Since the age of 16, Abigail Sorensen has lived under the shadow cast by the absence of her twin brother and best friend, Robert, who disappeared on their birthday. Despite years of searching, Abi's family and the authorities never found him, leaving her with a grief too tainted by questions and residual hope to ever heal.
Now a cafe owner and single mother, 35-year-old Abi travels to tiny Taylor Island to solve the other great mystery of her life. For years, chapters of a cryptic self-help book called The Guidebook have shown up in Abi's mailbox, unsolicited and unexplained. Wilbur, the writers' son, has invited all Guidebook recipients to the island. In a setup evocative of an adult version of The Westing Game, Abi and a small handful of strangers will compete to learn the truth about the book, with bizarre results. The comradeship she forms with the other Guidebook readers, including attractive but distant Niall, regret-filled Nicole and disgruntled Pete, lead Abi back through a past filled with mistakes, open wounds and the ever-present specter of her lost brother. In beautifully snarky first person, Abi narrates a mix of scenes from her past and increasingly serendipitous moments in her present that may lead to catastrophe or to the answers and healing she has always craved.

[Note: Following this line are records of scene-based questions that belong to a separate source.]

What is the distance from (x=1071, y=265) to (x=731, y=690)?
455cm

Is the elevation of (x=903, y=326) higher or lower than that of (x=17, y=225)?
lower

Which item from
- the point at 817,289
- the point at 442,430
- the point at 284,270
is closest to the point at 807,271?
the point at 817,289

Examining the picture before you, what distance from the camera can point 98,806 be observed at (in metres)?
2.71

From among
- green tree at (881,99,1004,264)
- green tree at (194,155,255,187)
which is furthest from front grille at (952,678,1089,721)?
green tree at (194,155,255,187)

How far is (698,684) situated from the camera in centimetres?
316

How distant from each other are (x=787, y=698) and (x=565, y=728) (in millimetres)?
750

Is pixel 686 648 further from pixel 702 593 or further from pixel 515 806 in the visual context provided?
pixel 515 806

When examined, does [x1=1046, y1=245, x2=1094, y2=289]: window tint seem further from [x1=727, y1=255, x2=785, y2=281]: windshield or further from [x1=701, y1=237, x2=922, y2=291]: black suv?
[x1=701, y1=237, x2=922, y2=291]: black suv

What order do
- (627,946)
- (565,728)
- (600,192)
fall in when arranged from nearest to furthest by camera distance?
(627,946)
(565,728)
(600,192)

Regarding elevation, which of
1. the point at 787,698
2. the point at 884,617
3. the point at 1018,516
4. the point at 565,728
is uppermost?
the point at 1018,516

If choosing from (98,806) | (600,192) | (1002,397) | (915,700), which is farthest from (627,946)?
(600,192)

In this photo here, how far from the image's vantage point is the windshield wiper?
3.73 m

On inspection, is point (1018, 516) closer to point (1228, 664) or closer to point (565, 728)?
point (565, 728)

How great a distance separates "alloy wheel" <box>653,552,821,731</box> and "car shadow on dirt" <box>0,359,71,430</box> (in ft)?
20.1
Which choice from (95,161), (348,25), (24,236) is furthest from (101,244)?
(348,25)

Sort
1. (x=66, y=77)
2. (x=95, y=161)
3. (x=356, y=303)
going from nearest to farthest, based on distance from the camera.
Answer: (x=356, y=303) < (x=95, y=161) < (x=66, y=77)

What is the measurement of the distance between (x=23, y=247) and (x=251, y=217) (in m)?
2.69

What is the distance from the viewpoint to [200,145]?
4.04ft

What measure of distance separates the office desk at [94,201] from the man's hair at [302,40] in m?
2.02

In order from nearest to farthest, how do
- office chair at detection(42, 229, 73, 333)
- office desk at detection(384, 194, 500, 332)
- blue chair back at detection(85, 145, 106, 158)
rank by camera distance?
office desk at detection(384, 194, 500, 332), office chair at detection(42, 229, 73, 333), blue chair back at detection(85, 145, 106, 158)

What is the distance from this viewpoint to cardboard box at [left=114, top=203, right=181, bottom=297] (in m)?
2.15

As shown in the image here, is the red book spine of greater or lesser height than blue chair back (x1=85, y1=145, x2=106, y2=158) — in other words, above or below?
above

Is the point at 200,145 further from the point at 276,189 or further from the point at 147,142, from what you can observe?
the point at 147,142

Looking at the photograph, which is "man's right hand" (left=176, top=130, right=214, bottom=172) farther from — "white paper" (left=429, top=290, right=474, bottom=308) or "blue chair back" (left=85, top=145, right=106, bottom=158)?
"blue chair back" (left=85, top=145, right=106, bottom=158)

In Gravity Is the Thing, Moriarty offers an examination of modern womanhood, a satire of the self-help industry and a searing exploration of unresolved grief. Abi juggles single parenthood, her small business and dating with mixed success, unfairly placing all blame for any failures on her own shoulders. Deciding to expand her self-help reading beyond The Guidebook, she reads classics of the genre, including Tuesdays with Morrie, in which "[a] former student...comes by to leech the remnants of the old man's wisdom," and I'm OK--You're OK, which leaves her wanting to strangle its author. Although Abi mocks the books, she also can't help trying their advice but achieves less-than-stellar results.
At its heart, Moriarty's complex and nimble plot serves as a vehicle for a deeper story of the devastating, lifelong trauma caused by a great loss. In between adorable moments with her mercurial toddler and quirky excerpts from The Guidebook, Abi relates the exhaustion and isolation of grief in wry but heartrending detail. Redemptive and hopeful, Gravity Is the Thing announces the arrival of a fresh, funny and perceptive voice in adult fiction. --Jaclyn Fulwood, blogger at Infinite Reads
Shelf Talker: YA author Jaclyn Moriarty makes her adult fiction debut in style with this offbeat, heartfelt story of a woman struggling 20 years after the disappearance of her twin brother.